ÉNONCÉ A:
Reproduisez fidèlement le passage du texte sur l'église de Fleurus qui va de "L'église Sainte-Geneviève" à "de leur remise.".
ÉNONCÉ B:
Répondez aux questions suivantes d'après le texte sur l'église de Fleurus :
(i) Quel bâtiment servit d'église à Fleurus de 1849 à 1912 ?
(ii) À quelle entreprise la construction de la nouvelle église fut-elle confiée ?
(iii) En quelles années des réparations importantes de la toiture furent-elles nécessaires ?

TEXTE FOURNI:
Fleurus d'Algérie (1848 - 1962)

L'église Sainte-Geneviève

L'église vers 1950

Carte postale

De 1849 à 1912, Fleurus eut pour toute église une maison de colonisation agrandie et couronnée à partir de 1875 par un "clocheton". Vers 1890 les fidèles, de plus en plus nombreux à cause de l'immigration espagnole, n'y tenaient plus, et il fallait multiplier les messes. C'est cet afflux, et un don important fait par un ancien curé de la paroisse, qui décida finalement l'évêché à ouvrir un chantier. La nouvelle église fut construite sur l'îlot W, l'ancienne (îlot X) étant incorporée à la maison des Beaudet, puis des Sirjean, qui se demandaient quarante ans après pourquoi il y avait des restes de fresques sur le mur de leur remise.

Ce ne fut pas une merveille architecturale, ni une affirmation d'orientalisme christianisé (comme la nouvelle cathédrale d'Oran) mais un édifice convenable, ressemblant à bien d'autres églises de la région (notamment celle de Gambetta) : silhouette plutôt trapue, comme celle des églises provençales, et clocher de taille modeste mais bien visible à partir des terres autour du village. La construction en fut confiée à l'entreprise des frères Vergobbi, maçons italiens établis à Oran. La structure est en pierres de taille apparentes, les pierres d'angle ayant été régularisées par enduit. La forme trapézoïdale du corps du bâtiment, soutenu par des piliers inclinés vers l'axe, parallèles à ceux du bord de la façade, est solide. L'étanchéité de la toiture l'a été moins à l'épreuve : des réparations importantes y furent nécessaires en 1952-53.

Extraits du jeu de données:
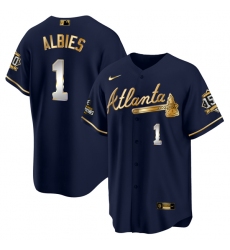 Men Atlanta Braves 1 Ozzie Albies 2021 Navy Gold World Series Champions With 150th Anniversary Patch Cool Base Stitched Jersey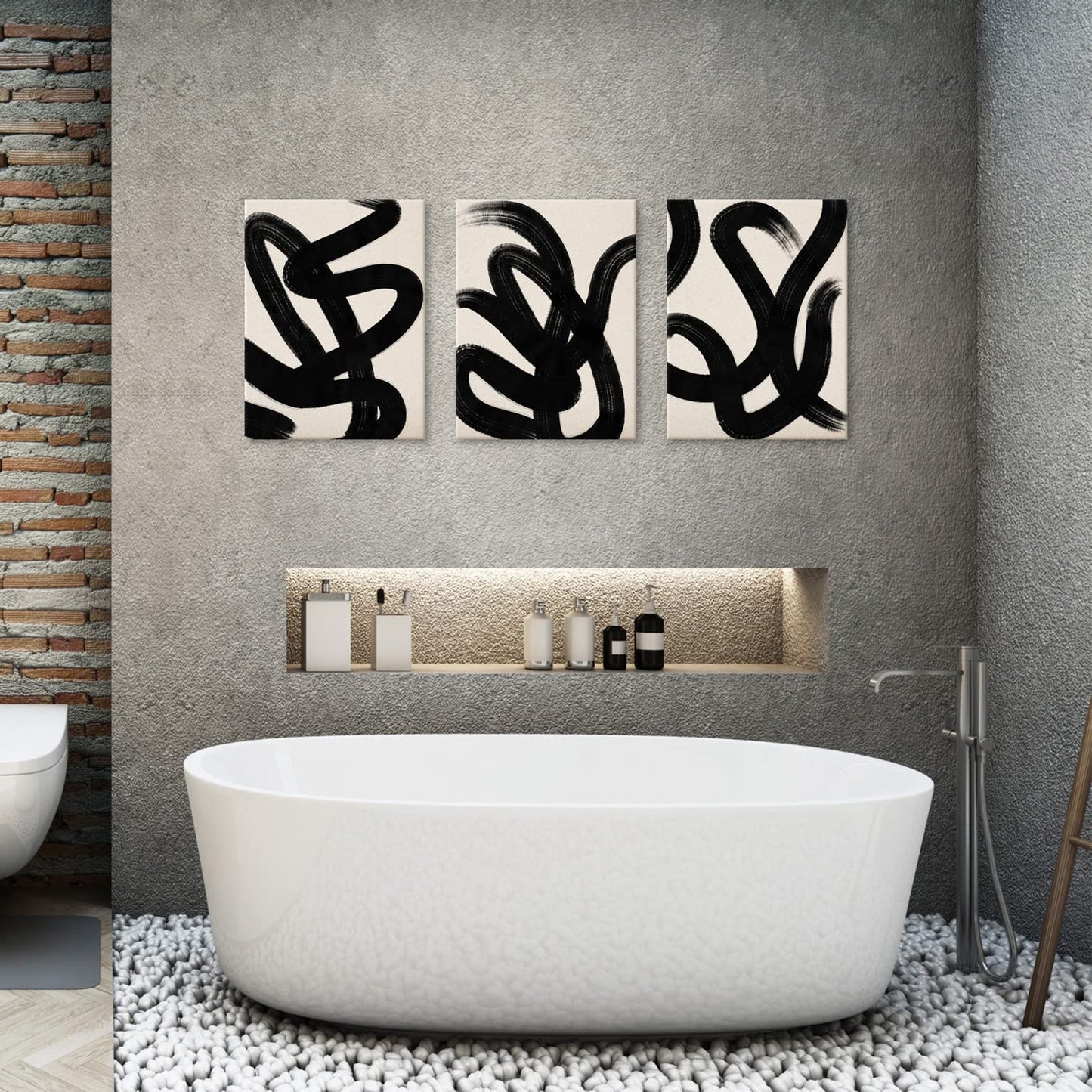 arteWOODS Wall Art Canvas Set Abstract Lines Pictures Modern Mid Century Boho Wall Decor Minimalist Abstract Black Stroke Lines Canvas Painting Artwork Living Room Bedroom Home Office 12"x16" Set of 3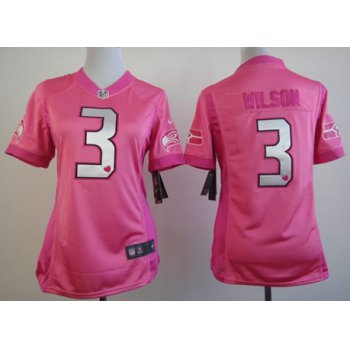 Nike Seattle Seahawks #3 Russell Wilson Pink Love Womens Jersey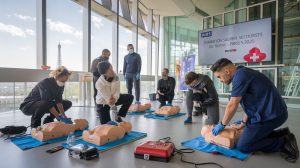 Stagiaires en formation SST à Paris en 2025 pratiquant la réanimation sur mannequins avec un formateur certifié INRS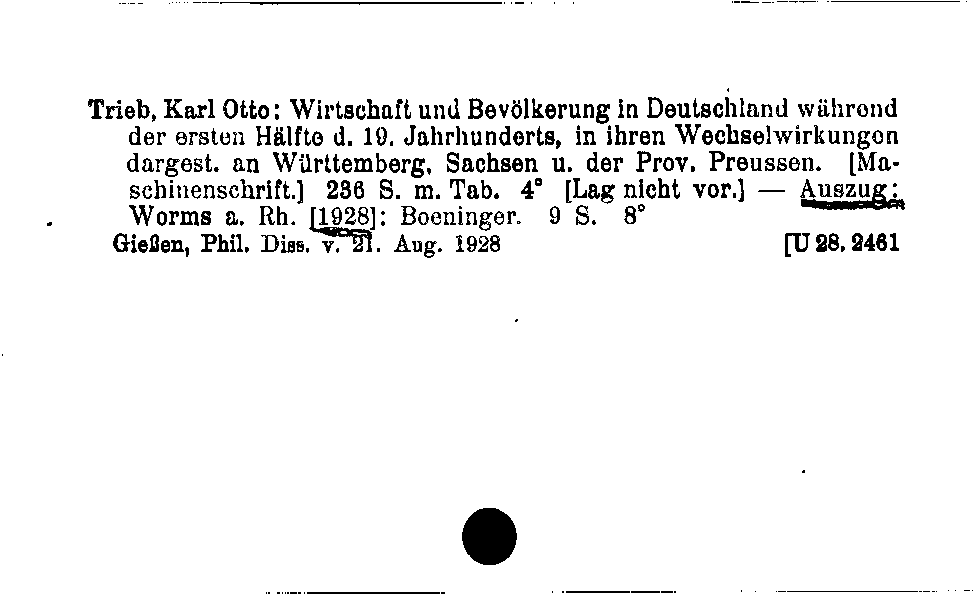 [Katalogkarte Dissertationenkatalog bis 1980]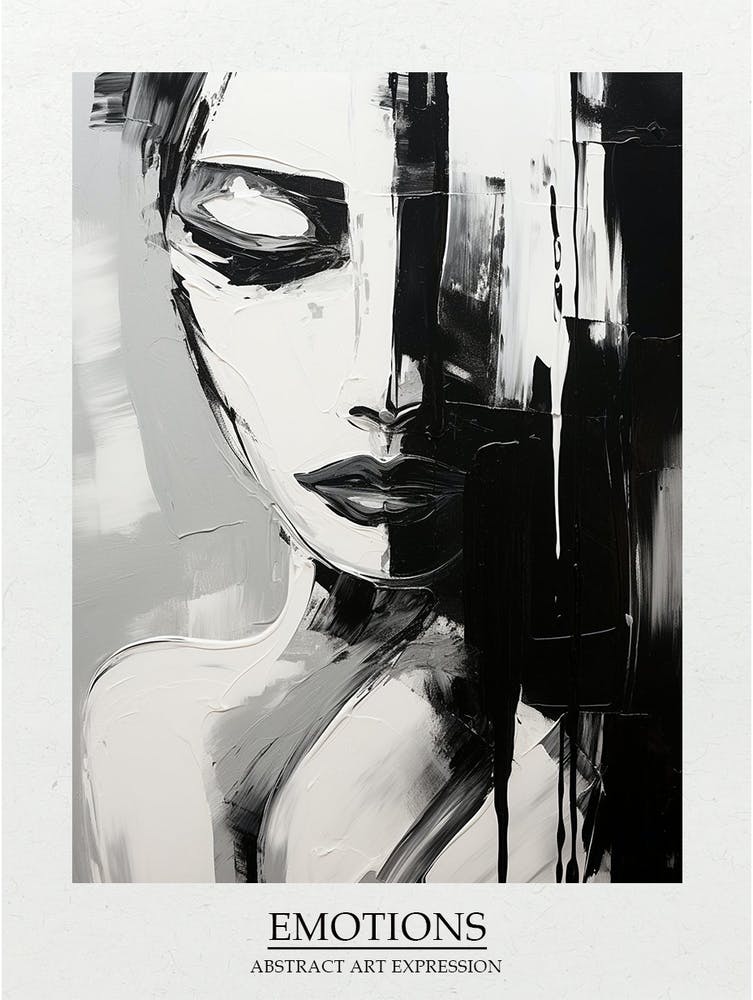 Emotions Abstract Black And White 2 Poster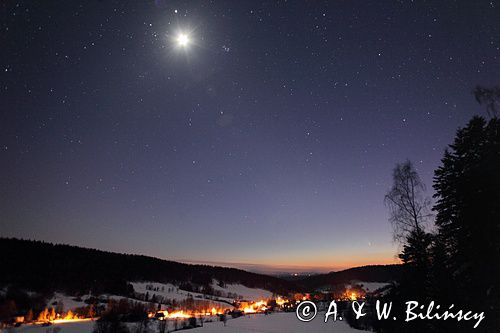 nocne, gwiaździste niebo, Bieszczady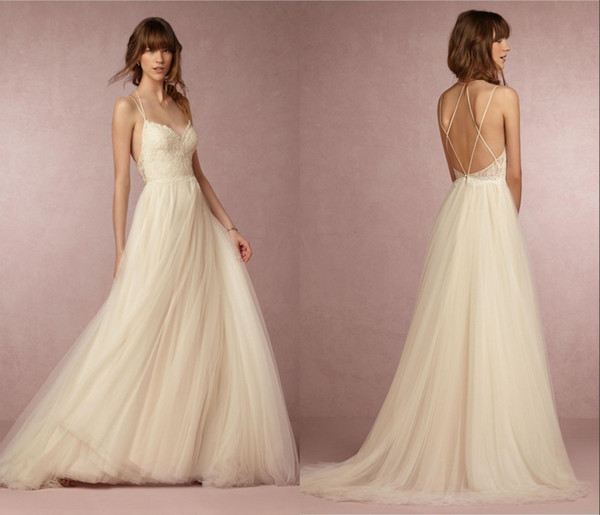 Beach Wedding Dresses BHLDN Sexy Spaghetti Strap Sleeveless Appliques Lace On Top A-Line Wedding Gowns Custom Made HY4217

RÉPONSE RÉDIGÉE A:
L'église Sainte-Geneviève

L'église vers 1950

Carte postale

De 1849 à 1912, Fleurus eut pour toute église une maison de colonisation agrandie et couronnée à partir de 1875 par un "clocheton". Vers 1890 les fidèles, de plus en plus nombreux à cause de l'immigration espagnole, n'y tenaient plus, et il fallait multiplier les messes. C'est cet afflux, et un don important fait par un ancien curé de la paroisse, qui décida finalement l'évêché à ouvrir un chantier. La nouvelle église fut construite sur l'îlot W, l'ancienne (îlot X) étant incorporée à la maison des Beaudet, puis des Sirjean, qui se demandaient quarante ans après pourquoi il y avait des restes de fresques sur le mur de leur remise.

RÉPONSE RÉDIGÉE B:
(i) Une maison de colonisation agrandie, couronnée à partir de 1875 par un "clocheton".
(ii) À l'entreprise des frères Vergobbi, maçons italiens établis à Oran.
(iii) En 1952-53.